TASK MATERIAL:
*****

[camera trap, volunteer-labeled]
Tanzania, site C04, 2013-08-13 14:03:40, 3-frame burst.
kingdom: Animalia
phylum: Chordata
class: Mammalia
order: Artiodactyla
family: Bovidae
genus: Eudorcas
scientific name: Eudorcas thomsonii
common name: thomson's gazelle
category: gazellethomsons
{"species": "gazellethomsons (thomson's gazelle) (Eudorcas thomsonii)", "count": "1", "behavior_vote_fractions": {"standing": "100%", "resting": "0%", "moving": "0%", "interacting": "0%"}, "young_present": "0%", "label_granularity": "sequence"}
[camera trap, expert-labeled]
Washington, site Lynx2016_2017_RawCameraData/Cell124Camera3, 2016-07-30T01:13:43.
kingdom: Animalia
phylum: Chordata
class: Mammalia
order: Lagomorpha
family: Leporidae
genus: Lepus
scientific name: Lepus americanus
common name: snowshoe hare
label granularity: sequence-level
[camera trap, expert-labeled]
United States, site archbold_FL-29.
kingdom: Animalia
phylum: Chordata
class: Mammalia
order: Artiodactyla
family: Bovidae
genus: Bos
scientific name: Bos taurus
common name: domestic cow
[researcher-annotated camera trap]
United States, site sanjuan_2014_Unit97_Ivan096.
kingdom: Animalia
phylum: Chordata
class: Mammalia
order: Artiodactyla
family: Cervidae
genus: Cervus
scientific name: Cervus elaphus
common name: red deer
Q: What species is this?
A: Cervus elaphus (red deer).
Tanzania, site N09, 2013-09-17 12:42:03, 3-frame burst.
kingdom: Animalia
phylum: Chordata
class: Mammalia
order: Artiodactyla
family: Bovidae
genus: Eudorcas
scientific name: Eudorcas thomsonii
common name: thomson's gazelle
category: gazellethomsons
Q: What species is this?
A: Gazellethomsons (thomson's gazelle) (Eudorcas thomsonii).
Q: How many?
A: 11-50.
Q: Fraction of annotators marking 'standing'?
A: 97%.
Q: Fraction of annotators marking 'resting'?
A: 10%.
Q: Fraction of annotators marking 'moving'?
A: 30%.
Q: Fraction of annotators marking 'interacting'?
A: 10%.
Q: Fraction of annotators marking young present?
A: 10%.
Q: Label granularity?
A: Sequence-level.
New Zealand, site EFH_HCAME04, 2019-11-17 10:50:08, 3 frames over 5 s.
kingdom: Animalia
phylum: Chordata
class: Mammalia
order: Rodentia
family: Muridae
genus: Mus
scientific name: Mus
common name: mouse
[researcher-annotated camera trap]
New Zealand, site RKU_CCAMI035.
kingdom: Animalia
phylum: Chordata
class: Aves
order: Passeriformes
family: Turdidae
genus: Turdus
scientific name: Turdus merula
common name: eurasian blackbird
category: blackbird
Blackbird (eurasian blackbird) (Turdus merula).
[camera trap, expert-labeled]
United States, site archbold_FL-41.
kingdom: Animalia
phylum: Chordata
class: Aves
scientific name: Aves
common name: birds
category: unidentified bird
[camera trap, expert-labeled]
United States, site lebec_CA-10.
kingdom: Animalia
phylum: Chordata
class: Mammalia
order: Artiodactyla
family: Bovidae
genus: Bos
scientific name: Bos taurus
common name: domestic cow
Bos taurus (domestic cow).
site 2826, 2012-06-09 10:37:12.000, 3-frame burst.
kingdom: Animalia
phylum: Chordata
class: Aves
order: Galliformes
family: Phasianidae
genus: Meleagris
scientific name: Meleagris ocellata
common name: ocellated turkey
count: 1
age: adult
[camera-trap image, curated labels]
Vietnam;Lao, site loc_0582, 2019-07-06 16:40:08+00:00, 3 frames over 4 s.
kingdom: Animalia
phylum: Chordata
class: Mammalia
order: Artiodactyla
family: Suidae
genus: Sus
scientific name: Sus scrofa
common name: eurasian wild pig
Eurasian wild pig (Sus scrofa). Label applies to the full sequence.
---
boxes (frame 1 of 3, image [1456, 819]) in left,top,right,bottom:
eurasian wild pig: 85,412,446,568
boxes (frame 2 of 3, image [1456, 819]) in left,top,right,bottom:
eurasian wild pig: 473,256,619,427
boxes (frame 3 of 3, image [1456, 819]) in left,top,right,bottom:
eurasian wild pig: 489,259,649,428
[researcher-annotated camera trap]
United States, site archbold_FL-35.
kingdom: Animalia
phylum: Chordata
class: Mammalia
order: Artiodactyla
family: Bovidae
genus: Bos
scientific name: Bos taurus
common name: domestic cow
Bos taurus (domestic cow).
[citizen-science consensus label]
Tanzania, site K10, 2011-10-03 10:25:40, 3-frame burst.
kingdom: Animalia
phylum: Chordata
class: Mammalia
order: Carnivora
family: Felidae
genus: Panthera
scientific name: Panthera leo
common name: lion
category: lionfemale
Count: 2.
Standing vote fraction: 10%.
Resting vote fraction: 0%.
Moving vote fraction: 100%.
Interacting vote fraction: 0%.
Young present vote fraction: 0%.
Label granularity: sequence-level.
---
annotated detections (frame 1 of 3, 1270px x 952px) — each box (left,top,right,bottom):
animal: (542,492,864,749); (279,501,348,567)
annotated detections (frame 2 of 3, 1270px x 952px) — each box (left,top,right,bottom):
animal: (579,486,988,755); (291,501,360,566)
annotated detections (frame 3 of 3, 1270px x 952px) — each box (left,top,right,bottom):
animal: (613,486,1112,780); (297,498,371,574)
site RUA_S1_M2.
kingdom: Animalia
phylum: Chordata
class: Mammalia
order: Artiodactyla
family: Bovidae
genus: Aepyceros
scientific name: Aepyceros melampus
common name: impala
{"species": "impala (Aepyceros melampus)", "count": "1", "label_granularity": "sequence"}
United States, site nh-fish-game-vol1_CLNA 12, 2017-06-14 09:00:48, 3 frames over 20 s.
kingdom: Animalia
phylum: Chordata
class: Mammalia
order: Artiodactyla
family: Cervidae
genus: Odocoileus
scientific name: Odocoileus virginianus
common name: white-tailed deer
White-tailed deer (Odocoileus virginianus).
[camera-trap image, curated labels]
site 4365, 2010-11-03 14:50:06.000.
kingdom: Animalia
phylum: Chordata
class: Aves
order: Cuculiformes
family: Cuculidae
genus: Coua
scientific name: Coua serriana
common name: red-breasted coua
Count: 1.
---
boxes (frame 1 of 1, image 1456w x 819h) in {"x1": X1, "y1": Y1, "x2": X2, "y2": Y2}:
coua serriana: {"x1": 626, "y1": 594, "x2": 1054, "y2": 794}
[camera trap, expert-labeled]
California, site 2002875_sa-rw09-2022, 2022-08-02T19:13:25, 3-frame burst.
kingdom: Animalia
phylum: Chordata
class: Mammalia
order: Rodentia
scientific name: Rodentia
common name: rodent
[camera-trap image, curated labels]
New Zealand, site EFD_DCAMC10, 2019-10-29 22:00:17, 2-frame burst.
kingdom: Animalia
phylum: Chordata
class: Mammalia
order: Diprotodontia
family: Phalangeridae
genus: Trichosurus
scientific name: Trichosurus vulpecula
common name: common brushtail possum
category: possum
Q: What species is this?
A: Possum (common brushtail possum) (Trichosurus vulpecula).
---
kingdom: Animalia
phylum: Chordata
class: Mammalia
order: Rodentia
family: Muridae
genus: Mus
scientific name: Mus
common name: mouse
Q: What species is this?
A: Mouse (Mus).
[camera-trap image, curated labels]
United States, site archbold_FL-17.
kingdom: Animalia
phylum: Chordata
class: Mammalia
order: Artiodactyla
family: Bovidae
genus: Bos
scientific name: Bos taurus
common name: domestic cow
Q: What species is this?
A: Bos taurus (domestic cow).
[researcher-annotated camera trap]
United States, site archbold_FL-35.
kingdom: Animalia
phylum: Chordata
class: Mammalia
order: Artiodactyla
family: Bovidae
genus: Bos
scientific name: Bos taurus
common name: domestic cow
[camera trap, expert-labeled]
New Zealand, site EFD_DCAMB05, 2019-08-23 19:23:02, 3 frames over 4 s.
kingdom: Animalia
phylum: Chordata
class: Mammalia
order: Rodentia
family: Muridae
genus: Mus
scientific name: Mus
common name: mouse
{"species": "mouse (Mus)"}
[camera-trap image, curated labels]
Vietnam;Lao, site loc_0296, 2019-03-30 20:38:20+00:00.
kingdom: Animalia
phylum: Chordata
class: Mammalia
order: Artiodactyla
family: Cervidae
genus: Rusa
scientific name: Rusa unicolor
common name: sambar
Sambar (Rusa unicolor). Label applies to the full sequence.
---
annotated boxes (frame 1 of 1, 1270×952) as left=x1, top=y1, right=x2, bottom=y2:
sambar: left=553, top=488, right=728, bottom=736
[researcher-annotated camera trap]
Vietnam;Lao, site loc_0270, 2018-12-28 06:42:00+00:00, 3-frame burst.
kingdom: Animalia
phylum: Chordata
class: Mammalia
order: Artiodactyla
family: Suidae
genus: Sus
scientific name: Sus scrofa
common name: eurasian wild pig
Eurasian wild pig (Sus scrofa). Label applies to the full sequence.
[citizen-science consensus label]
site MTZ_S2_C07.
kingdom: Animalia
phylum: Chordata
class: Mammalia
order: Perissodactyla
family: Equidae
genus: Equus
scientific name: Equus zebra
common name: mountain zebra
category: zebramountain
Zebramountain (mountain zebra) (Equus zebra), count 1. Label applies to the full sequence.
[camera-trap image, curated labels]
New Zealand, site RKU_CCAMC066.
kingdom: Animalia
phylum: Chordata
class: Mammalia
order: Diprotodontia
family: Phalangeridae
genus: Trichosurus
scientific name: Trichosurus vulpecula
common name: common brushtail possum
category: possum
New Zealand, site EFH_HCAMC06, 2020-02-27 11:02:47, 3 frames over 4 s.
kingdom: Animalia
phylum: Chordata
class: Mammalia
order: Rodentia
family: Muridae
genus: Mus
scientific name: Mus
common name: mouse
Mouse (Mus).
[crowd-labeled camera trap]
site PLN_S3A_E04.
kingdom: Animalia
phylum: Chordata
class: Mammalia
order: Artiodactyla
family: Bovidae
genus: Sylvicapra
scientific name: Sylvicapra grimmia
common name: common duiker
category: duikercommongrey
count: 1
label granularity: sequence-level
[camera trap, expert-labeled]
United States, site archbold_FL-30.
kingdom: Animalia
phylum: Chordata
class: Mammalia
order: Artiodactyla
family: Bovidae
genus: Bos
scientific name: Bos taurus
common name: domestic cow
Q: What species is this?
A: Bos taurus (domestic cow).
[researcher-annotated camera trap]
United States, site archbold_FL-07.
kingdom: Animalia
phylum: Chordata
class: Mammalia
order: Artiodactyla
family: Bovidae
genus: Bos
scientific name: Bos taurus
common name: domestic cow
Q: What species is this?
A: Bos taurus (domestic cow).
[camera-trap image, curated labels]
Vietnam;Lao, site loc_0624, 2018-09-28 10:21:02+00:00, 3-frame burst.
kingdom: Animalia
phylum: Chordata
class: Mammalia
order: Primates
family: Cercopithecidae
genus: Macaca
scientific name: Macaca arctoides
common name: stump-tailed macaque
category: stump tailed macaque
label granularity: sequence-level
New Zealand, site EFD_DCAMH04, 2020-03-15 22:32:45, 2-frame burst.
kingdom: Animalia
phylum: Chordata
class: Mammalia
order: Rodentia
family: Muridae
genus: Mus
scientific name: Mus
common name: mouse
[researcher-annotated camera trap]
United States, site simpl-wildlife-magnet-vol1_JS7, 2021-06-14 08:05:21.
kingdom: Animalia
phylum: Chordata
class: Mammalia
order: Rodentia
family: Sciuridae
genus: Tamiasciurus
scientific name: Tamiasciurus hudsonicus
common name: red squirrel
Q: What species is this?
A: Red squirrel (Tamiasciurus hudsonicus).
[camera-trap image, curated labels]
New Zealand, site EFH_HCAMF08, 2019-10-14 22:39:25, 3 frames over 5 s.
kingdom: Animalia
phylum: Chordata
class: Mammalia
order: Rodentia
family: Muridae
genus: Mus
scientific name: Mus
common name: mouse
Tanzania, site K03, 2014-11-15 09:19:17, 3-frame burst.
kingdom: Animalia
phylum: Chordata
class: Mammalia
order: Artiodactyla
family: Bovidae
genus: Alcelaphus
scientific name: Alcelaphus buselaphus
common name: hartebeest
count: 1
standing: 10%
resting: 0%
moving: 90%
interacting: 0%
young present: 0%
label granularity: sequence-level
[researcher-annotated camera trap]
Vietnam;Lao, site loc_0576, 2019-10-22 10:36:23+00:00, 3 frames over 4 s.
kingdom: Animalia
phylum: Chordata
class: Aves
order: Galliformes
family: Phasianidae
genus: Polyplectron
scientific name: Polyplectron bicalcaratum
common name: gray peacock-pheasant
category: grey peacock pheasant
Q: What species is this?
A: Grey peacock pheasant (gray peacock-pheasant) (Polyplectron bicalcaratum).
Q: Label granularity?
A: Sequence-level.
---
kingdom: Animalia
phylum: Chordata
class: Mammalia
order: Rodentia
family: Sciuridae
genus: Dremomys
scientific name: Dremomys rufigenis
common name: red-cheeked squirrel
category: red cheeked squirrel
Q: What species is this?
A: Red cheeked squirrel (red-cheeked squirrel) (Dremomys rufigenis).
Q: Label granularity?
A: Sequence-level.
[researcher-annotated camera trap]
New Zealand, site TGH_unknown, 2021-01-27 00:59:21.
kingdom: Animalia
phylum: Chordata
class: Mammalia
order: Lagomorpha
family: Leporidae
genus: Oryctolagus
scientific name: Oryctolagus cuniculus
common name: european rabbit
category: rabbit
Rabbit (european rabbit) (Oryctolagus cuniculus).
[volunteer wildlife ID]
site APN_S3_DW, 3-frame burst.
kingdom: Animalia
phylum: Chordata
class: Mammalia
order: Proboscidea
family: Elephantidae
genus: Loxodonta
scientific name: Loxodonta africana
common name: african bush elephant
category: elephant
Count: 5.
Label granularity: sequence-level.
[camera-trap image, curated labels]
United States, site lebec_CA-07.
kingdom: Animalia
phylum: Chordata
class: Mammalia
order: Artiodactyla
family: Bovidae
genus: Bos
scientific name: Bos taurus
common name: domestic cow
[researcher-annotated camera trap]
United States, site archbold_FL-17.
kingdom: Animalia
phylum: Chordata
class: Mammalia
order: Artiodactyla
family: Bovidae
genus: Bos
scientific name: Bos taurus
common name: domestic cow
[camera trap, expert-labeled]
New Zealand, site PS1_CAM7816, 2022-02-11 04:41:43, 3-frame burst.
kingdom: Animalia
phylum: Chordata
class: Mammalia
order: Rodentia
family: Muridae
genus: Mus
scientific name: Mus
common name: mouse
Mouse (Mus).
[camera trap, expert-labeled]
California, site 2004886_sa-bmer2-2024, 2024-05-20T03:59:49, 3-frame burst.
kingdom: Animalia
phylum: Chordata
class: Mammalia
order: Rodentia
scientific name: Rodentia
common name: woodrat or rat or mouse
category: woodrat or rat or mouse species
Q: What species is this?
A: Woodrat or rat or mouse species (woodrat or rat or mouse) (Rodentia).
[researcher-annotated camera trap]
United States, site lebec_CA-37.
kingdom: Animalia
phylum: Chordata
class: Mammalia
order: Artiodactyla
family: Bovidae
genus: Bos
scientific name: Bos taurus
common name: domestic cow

*****

REQUIRED ACTION: Beginning with the line holding "A: Red squirrel (Tamiasciurus hudsonicus)." and ending with the line holding "Tanzania, site K03, 2014-11-15", write out the stretch of material above exactly; add no further lines.

OUTPUT OF THE TASK:
A: Red squirrel (Tamiasciurus hudsonicus).
[camera-trap image, curated labels]
New Zealand, site EFH_HCAMF08, 2019-10-14 22:39:25, 3 frames over 5 s.
kingdom: Animalia
phylum: Chordata
class: Mammalia
order: Rodentia
family: Muridae
genus: Mus
scientific name: Mus
common name: mouse
Tanzania, site K03, 2014-11-15 09:19:17, 3-frame burst.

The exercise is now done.